**발췌문:**
닥터 윌리엄 푸(William Pu)로부터 인핸서 리포터 구조체(construct) pWHERE-Dest를 얻었다. 이전에 기술된 바와 같이 pWHERE (Invitrogen, pwhere)로부터 변형되어(46), 상기 구조체는, 상류 MCS에 게이트웨이 데스티네이션 카셋(Gateway destination cassette)을 갖는 최소 Hsp68 최소 프로모터에 의해 구동되는 CpG-프리(free) lacZ 변이형의 양 옆에 있는 뮤린 H19 인설레이터를 갖는다. 인핸서 절편은, 마우스 gDNA로부터 증폭되고, BP 클로나아제 (Invitrogen, 11789020)에 의해 pDONR221 벡터 (Invitrogen, 12536-017)로 재조합되고, LR 클로나아제 (Invitrogen, 11791020)에 의해 pWHERE-Dest 벡터로 재조합되었다. 플라스미드는 PacI으로 소화하여 벡터 골격을 제거하였다. lacZ 인핸서 리포터 절편을 겔 전기용출에 의해 정제하고나서 Wizard DNA Clean-Up System (Promega, A7280)을 사용하여 농축하였다. FVB 수정란에의 전핵 주사(pronuclear injection)에 의해 트랜스제닉 마우스를 생성하였다. 대략 10 ng/㎕의 DNA 용액을 일련의 주사에 사용하였다. 주사된 배아의 수용체로서 CD-1 암컷을 사용하였다. 이전에 기술된 바와 같이(47) 온조직 표본고정(whole-mount) 및 조직 X-gal 염색된(47) 대리모로부터 10.5~14.5 dpc 배아를 해부하였다. X-gal 염색된 세포원심분리(cytospin)를 Nuclear Fast Red (Vector Laboratories, H-3403)에 의해 대비염색하였다. PCR 유전자형 결정을 위해 꼬리를 사용하였다. 동물 과정은 칠드런스 하스피틀 기관 동물 케어 및 사용 위원회로부터 승인받았다.

인간 적혈구 전구체 인핸서 분석법 ( Human erythroid precursor enhancer assay )

[데이터셋 항목]

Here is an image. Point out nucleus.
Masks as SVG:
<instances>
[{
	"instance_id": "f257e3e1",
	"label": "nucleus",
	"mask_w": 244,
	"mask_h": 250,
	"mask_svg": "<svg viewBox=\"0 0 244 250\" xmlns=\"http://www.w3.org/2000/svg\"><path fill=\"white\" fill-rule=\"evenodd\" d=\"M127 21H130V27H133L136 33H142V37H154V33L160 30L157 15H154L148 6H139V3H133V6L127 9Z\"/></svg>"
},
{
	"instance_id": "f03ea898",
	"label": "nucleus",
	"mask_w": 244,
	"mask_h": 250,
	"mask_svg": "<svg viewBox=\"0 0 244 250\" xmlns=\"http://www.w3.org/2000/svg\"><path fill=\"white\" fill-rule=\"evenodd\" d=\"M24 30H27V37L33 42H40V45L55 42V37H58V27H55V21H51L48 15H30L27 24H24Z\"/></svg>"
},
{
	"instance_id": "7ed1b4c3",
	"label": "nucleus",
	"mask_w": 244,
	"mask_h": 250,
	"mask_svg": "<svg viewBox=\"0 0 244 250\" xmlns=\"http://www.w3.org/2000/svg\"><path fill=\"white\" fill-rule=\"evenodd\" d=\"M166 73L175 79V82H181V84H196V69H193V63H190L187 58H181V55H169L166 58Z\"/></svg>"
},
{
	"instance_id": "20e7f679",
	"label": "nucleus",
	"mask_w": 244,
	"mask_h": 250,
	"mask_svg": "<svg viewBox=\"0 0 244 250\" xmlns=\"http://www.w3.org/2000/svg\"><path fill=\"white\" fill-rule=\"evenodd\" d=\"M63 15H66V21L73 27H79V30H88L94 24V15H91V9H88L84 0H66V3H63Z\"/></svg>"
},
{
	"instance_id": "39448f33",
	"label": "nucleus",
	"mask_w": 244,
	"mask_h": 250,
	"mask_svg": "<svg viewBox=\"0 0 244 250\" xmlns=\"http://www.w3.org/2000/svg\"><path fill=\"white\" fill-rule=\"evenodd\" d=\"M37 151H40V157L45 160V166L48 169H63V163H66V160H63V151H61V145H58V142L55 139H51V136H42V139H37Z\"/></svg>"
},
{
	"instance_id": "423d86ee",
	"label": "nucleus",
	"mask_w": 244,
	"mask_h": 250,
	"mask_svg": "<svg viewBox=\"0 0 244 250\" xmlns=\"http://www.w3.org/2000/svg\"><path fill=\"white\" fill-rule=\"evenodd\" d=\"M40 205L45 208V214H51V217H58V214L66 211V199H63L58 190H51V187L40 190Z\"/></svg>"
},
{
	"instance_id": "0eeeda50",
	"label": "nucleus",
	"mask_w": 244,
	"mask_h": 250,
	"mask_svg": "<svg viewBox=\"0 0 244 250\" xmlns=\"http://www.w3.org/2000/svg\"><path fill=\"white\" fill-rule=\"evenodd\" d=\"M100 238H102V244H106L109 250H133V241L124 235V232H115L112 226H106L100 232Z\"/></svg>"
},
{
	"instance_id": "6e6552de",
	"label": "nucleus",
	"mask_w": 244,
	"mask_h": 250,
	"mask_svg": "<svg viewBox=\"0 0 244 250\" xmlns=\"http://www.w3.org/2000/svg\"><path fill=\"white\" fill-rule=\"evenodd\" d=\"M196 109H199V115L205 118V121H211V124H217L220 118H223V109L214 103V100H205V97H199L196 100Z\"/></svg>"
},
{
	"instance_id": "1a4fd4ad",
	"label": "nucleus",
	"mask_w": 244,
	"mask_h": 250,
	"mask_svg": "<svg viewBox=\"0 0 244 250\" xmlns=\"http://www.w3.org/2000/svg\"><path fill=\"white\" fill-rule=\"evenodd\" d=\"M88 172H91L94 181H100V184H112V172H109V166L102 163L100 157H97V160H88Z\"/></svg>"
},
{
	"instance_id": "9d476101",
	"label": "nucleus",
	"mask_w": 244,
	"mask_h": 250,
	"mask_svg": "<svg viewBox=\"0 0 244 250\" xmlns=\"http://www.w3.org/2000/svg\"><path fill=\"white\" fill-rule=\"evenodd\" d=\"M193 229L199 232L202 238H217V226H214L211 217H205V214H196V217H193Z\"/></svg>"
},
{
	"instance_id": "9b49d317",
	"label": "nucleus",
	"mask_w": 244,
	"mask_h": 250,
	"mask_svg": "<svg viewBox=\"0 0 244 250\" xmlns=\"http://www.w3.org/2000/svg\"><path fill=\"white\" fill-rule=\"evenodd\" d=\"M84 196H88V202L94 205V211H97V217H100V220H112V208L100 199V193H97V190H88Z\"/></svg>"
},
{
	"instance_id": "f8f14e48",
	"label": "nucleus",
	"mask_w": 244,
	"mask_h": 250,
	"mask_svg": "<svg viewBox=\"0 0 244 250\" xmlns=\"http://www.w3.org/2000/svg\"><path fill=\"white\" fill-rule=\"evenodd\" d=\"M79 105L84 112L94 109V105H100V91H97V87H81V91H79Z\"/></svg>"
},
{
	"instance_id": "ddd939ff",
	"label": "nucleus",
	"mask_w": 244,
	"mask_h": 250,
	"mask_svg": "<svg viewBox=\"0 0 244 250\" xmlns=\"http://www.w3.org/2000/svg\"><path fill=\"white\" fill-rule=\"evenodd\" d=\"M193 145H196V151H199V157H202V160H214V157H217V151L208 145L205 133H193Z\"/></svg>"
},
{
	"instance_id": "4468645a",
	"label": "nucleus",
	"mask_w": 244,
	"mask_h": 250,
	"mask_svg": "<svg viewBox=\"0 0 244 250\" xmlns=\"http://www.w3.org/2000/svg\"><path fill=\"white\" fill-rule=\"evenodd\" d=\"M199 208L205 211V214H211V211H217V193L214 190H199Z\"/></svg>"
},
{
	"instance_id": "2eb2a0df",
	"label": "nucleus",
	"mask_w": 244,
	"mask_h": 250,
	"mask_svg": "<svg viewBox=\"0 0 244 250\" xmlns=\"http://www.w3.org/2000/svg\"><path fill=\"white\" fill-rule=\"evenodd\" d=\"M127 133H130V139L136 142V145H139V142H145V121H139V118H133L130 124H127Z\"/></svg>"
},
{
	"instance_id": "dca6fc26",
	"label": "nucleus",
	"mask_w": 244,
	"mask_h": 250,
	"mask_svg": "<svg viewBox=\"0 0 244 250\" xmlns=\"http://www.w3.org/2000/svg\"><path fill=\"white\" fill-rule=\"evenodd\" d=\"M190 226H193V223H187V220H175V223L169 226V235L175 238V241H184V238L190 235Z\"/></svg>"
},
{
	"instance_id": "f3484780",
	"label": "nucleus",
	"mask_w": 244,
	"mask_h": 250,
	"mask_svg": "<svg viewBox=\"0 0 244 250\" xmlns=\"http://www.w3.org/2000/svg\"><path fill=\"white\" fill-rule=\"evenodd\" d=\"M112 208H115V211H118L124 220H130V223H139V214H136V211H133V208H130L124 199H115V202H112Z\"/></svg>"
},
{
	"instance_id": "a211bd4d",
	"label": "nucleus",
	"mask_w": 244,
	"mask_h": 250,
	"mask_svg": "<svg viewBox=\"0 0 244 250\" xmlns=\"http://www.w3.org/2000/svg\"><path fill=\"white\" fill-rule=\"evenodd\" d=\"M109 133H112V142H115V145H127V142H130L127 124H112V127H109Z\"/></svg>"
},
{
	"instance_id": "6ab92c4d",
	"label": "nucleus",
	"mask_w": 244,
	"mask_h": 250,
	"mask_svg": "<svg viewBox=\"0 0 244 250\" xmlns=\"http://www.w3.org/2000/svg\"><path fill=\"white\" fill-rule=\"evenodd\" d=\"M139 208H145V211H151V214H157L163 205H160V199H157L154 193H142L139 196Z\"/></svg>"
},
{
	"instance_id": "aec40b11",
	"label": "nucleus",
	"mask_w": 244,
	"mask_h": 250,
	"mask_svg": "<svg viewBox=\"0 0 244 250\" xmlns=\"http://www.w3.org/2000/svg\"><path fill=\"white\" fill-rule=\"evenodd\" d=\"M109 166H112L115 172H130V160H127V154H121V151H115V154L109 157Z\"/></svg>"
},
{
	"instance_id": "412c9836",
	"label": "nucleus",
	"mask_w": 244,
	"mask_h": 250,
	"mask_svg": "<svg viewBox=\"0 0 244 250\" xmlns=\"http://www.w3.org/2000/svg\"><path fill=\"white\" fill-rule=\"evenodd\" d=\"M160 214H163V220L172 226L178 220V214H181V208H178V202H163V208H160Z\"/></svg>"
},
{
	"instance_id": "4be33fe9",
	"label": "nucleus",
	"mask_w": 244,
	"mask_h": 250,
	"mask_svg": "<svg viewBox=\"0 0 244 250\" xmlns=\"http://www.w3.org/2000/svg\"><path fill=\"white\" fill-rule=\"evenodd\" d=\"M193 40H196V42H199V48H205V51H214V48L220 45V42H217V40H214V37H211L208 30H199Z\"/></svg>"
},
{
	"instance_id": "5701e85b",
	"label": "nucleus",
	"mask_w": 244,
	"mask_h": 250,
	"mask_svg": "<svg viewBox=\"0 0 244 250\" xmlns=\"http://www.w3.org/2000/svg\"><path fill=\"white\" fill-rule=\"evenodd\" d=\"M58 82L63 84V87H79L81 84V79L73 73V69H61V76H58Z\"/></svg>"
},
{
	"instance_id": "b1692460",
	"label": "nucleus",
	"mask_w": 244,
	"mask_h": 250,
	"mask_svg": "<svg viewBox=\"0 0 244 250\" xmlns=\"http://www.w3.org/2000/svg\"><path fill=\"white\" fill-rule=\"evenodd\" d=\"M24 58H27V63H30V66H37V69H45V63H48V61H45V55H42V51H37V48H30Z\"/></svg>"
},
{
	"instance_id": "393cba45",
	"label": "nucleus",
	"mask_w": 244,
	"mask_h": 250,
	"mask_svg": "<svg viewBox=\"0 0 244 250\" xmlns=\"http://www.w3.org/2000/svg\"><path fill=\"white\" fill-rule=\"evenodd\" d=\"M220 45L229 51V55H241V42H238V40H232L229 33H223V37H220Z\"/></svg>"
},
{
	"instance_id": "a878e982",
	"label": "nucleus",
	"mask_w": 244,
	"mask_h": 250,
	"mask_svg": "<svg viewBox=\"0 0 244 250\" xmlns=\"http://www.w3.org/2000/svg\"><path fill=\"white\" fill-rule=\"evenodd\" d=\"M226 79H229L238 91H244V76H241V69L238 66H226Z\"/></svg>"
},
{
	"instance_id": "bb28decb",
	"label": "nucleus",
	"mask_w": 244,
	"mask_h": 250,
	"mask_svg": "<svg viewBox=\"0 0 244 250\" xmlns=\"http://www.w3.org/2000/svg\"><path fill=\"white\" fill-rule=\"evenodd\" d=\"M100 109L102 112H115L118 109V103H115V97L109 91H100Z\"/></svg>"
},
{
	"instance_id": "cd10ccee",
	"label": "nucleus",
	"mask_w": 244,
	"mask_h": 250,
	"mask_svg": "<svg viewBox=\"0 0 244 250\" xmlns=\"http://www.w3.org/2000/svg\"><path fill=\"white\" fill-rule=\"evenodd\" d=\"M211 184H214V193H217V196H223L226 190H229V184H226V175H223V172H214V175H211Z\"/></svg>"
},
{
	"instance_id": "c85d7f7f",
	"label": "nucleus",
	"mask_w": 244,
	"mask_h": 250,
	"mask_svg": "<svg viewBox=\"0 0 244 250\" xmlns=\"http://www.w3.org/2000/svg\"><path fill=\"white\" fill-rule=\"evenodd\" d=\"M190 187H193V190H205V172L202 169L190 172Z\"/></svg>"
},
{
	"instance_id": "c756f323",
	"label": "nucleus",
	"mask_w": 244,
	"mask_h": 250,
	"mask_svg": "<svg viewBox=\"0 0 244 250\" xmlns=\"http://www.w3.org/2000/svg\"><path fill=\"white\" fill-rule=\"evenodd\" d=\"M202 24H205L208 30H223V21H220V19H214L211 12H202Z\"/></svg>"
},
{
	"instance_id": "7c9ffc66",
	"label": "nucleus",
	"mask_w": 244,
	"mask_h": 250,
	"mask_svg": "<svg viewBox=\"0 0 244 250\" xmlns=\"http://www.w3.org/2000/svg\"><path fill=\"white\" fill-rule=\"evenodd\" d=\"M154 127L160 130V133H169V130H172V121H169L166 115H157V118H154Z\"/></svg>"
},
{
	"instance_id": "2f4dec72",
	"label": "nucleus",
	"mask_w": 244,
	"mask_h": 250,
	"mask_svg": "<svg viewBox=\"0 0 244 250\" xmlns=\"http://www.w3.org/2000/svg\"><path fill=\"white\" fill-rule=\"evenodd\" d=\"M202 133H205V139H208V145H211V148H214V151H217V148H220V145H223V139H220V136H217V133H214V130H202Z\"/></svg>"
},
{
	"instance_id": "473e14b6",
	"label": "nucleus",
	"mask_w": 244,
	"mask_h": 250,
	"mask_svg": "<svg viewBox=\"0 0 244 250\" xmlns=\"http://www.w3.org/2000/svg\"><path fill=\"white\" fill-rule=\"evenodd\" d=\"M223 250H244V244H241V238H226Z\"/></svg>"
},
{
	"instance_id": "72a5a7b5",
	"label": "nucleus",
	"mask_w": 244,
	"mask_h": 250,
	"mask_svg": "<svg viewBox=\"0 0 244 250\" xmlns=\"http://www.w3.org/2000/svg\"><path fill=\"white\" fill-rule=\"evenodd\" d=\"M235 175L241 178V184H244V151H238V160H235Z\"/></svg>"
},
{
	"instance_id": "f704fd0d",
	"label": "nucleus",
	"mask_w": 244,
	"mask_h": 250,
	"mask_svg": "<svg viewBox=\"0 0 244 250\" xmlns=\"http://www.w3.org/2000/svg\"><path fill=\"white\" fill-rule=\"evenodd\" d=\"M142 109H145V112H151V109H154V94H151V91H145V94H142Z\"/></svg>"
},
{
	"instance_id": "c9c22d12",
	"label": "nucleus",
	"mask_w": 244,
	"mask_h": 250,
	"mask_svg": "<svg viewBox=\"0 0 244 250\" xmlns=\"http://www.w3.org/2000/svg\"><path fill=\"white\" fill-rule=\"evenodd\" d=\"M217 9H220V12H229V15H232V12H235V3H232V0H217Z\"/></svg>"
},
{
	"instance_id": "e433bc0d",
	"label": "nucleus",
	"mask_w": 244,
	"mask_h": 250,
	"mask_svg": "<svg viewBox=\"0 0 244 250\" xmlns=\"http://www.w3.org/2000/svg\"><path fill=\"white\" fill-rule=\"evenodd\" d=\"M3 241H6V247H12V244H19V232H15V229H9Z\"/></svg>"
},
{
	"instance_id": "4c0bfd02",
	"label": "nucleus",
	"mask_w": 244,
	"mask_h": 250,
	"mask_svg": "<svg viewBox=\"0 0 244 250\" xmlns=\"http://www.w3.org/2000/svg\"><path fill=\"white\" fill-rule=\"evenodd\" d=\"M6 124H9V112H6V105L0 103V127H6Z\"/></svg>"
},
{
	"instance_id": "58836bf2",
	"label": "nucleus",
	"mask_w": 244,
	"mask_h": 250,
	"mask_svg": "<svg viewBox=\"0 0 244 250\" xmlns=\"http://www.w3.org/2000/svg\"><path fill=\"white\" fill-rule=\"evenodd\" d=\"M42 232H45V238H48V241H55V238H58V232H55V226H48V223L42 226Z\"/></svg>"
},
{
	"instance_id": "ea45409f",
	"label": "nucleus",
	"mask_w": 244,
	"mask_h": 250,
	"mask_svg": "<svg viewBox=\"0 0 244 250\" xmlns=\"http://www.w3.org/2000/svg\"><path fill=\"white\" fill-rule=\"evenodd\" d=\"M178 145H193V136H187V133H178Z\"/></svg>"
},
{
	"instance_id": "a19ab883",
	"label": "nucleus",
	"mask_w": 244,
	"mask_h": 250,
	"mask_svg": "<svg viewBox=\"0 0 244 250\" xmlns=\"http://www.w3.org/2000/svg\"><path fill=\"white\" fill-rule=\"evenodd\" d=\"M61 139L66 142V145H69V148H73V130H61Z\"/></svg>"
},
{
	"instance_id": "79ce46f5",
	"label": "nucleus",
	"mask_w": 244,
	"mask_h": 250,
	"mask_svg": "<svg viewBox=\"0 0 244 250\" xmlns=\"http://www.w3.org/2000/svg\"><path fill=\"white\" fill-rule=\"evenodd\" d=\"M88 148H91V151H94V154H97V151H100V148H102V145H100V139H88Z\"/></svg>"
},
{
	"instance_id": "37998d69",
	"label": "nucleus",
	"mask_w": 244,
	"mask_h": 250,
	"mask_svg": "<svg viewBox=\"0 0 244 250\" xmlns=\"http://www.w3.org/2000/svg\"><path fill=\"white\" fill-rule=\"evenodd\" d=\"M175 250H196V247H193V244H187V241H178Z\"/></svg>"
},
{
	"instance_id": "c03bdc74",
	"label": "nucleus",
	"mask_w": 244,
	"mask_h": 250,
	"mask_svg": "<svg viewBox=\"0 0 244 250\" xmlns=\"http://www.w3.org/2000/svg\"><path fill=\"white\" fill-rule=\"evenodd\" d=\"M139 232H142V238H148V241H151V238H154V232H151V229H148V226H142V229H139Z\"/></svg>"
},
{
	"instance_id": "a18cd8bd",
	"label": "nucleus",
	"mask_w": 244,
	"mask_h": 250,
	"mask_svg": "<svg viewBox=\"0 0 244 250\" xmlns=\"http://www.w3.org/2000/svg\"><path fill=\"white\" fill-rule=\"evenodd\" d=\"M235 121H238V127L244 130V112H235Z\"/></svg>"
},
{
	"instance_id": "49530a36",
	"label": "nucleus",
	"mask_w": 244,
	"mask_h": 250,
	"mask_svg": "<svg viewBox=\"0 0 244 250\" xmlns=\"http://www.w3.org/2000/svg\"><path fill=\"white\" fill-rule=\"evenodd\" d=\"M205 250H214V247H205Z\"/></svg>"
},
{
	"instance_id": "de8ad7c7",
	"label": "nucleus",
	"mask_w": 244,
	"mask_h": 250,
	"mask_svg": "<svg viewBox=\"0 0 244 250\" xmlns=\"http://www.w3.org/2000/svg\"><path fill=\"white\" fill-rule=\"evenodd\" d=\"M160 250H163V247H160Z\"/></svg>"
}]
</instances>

**문제:**
(A) 다음 진술 (i), (ii), (iii)이 발췌문의 내용과 일치하는지 각각 예 또는 아니요로 답하고, 판단 근거가 되는 발췌문의 문장을 그대로 인용하세요. (i) 트랜스제닉 마우스는 FVB 수정란에 전핵 주사를 하여 생성되었다. (ii) 주사된 배아의 수용체로는 FVB 암컷이 사용되었다. (iii) 벡터 골격은 PacI으로 소화하여 제거되었다.
(B) 발췌문에 따르면 일련의 주사에 사용된 DNA 용액의 농도는 어느 정도였습니까?
(C) 발췌문의 마지막 제목 다음부터 본문을 이어서 써 나가세요.

**과제별 답:**
(A)
(i) 예. "FVB 수정란에의 전핵 주사(pronuclear injection)에 의해 트랜스제닉 마우스를 생성하였다."
(ii) 아니요. "주사된 배아의 수용체로서 CD-1 암컷을 사용하였다."
(iii) 예. "플라스미드는 PacI으로 소화하여 벡터 골격을 제거하였다."

(B) 대략 10 ng/㎕였습니다.

(C)
추정상의(putative) 인핸서 요소를 함유하는 게놈 DNA 절편을, 기술된 바와 같이(39), pLVX-Puro (Clontech, 632164) 내로, 최소 TK 프로모터 및 GFP 리포터 유전자의 상류에 클로닝하였다. 제조자의 프로토콜에 따라 FuGene 6 시약 (Promega, E2691)에 의해 293T 세포를 트랜스펙션 하였다. 24시간 후 2% 페니실린-스트렙토마이신으로 보충된 SFEM 미디어로 미디어를 교환하고, 36시간 후 상징액을 모아 여과하였다. 이전에 기술된 바와 같이(39) spin-감염에 의해 증식일(expansion day) 4 및 5에 렌티바이러스로 CD34+ 세포-유래 적혈구 배양을 트랜스덕션하였다. 2차 감염의 24시간 후 적혈구 분화 미디어에 세포를 재현탁하였다. 감염의 48시간 후 퓨로마이신 1 ㎍/ml에 의한 선택이 개시되었다. GFP 평균 형광 강도에 대한 유세포분석에 의해 분화 미디어에서 5일 후 트랜스덕션된 세포를 분석하였다.

유세포분석( Flow cytometry )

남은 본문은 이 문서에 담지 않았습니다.